Evil Cassandra Unavailable Exception and a few Solutions

This is a nasty situation when learning cassandra: You have a cassandra cluster up, you try running your clients (server or command line) and nothing seems to work (example from cassandra-cli):

[default@blub] list user;
Using default limit of 100
Using default column limit of 100
null
UnavailableException()
   at org.apache.cassandra.thrift.Cassandra$get_range_slices_result.read(Cassa....

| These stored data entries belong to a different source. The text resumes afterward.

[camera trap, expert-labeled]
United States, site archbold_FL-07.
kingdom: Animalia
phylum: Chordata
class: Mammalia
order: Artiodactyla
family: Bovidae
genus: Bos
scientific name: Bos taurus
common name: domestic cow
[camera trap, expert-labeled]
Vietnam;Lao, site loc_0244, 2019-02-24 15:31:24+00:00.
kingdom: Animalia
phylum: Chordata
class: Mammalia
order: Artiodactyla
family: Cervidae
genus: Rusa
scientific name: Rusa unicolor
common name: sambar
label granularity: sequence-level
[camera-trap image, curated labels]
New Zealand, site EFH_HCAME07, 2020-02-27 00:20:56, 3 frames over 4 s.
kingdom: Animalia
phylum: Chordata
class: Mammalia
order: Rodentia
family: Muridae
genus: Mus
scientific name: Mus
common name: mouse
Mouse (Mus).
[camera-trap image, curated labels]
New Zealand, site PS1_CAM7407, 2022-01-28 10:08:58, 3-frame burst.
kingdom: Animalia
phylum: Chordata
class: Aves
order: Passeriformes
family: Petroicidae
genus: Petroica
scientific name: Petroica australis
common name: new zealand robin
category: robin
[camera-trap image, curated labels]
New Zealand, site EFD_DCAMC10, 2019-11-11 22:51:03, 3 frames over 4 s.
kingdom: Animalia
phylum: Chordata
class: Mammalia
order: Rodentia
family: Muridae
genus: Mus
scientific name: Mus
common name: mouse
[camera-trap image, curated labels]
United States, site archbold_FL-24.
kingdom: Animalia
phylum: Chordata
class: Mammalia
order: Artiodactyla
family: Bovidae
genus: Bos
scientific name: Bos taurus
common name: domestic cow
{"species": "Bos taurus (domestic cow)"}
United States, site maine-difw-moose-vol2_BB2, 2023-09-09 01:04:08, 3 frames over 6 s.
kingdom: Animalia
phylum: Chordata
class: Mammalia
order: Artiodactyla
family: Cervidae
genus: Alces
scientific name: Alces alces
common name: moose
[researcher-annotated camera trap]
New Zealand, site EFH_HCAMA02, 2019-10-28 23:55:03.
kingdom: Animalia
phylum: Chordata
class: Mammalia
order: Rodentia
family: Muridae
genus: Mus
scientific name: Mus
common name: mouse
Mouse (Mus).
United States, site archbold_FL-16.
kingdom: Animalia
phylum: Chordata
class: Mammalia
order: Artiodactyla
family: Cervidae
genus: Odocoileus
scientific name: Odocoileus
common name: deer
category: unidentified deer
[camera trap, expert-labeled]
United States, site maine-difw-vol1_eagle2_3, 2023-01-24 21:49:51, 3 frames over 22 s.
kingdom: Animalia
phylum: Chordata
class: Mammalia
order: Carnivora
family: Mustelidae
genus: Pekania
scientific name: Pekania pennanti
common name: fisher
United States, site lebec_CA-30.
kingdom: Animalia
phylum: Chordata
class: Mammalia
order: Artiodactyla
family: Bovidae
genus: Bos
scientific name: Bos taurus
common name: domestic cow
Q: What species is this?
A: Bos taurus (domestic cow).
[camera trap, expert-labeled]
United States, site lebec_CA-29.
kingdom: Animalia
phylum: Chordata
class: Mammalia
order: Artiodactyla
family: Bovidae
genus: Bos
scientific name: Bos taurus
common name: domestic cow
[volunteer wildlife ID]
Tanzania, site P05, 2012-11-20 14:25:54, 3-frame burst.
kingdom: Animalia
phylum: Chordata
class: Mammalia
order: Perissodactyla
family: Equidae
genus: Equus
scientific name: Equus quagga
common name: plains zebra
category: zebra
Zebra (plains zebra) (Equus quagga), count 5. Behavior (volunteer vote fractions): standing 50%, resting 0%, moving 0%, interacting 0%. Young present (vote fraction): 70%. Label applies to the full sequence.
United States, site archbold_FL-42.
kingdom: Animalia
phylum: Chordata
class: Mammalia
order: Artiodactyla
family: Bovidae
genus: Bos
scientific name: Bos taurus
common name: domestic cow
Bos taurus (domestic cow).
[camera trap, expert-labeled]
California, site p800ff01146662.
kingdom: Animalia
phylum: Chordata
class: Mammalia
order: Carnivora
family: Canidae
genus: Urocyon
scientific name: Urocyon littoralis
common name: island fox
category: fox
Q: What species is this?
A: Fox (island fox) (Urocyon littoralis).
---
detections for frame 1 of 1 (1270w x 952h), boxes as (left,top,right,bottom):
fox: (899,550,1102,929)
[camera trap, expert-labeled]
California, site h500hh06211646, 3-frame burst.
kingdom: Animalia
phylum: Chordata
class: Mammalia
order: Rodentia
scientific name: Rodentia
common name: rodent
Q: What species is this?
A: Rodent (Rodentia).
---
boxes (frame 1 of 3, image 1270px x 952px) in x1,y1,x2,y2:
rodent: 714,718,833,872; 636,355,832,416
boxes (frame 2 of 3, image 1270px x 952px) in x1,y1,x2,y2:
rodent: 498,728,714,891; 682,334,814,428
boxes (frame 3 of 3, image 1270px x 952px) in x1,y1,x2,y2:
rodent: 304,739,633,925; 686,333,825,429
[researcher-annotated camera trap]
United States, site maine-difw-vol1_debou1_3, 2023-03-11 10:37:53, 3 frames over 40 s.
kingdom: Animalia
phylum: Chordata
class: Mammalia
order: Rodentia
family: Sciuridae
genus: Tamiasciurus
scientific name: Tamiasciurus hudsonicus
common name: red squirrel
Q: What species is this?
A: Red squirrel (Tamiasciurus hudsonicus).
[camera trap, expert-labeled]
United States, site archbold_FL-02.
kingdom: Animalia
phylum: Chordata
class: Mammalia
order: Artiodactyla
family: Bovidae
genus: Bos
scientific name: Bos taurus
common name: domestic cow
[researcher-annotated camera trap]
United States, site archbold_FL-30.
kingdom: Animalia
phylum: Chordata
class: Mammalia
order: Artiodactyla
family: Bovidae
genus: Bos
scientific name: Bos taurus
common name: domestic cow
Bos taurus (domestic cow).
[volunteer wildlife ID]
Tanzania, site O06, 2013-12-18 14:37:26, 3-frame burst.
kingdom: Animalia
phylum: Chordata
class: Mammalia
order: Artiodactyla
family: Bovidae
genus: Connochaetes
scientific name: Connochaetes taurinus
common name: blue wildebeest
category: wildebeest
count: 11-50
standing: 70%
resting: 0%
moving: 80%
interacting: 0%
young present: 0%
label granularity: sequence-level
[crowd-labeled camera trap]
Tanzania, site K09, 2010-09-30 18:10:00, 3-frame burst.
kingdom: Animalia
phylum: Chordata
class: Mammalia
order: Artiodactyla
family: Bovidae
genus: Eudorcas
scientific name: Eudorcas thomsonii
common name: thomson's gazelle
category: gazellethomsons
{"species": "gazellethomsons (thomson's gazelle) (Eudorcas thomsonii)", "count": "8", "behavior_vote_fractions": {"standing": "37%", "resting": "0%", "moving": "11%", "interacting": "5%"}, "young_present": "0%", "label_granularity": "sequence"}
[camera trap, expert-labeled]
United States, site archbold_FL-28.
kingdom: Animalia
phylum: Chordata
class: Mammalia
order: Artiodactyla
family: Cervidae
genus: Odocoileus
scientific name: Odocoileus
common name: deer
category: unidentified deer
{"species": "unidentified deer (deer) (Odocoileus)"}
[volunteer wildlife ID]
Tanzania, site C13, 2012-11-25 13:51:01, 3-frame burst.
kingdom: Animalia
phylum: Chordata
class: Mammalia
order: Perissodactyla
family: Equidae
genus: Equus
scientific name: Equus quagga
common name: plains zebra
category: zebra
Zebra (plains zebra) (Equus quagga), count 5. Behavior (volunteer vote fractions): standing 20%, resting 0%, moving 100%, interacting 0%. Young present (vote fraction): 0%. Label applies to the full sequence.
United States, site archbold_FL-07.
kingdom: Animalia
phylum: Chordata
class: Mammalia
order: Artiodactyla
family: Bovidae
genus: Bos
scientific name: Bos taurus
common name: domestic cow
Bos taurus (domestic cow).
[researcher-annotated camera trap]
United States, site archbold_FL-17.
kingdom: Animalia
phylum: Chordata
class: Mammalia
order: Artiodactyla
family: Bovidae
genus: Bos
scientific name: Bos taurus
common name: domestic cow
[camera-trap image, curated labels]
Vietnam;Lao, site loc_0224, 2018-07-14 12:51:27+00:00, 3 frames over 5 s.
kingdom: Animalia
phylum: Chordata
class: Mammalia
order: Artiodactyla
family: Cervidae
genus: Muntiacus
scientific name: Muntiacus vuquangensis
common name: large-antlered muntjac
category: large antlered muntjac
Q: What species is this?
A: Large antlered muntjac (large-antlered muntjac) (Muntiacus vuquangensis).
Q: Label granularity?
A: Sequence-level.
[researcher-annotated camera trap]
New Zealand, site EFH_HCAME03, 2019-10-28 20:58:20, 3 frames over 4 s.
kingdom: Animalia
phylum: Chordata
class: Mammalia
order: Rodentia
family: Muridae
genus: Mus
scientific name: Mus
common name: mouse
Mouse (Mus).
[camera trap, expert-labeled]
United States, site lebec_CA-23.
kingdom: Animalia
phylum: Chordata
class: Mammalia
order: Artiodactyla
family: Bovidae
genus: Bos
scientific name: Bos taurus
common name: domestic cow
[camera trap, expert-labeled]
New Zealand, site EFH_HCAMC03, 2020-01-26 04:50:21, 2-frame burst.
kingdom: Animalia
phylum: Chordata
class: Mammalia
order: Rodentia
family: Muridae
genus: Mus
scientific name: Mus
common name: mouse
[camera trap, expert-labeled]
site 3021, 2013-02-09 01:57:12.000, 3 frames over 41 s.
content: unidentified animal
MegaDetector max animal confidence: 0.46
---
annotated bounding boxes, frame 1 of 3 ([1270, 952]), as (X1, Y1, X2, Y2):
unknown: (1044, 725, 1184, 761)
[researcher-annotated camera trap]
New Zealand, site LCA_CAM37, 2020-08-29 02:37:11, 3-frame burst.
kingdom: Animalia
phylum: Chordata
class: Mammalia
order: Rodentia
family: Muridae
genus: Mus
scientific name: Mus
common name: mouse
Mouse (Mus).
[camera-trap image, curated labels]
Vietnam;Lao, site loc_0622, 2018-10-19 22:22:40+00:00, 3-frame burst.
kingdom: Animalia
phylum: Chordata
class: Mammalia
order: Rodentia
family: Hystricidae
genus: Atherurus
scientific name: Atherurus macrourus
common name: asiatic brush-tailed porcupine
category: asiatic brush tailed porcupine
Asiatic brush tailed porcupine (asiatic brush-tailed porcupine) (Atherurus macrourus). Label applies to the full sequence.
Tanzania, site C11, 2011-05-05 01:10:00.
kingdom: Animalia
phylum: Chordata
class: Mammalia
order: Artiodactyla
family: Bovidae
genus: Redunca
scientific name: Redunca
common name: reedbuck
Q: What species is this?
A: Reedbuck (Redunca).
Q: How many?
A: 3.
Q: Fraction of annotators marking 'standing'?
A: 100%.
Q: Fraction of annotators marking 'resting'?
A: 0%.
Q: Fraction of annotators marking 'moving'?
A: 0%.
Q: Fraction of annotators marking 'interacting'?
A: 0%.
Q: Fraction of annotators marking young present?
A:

Basically the reason is that your query's consistency level cannot be satisfied by the cassandra cluster. Couple of fixes, depending on your situation:

  1. If your configured replication factor is 1 or your cluster has too few nodes: Use a lower consistency level. Test in cassandra-cli:
    [default@blub] consistencylevel as one;
    Consistency level is set to 'ONE'.

  2. If you started with a single node and recently added another, or you had to replace a node, or you changed the replication factor: Run repair on the node(s):
    apache-cassandra-1.2.5$ ./bin/nodetool -h localhost repair -l
    [2013-11-07 11:09:04,369] Starting repair command #1, repairing 1 ranges for keyspace blub
    [2013-11-07 11:09:04,376] Repair command #1 finished
    [2013-11-07 11:09:04,387] Nothing to repair for keyspace 'system'
    [2013-11-07 11:09:04,393] Starting repair command #2, repairing 1 ranges for keyspace system_auth
    [2013-11-07 11:09:04,394] Repair command #2 finished
    [2013-11-07 11:09:04,402] Nothing to repair for keyspace 'system_traces'

  3. If you run with
    org.apache.cassandra.locator.NetworkTopologyStrategy and multiple data centers: Careful with consistency level QUORUM: In my experience it requires quorums in all data centers! So if you have a data center with replication set to 1 you will always get UnavailableException:
    CREATE KEYSPACE vcodeks     with placement_strategy = 'org.apache.cassandra.locator.NetworkTopologyStrategy'
        strategy_options = {dc1:2, dc2:1};

    In this case it is better to use consistency level TWO. If you only care about one data center you might be happy with LOCAL_QUORUM if you configure all your client's DCs. But be aware that in the upper example LOCAL_QUORUM clients with dc set to dc1 won't be available if only one node in dc1 failed, even though you have a combined 3 replicas over all.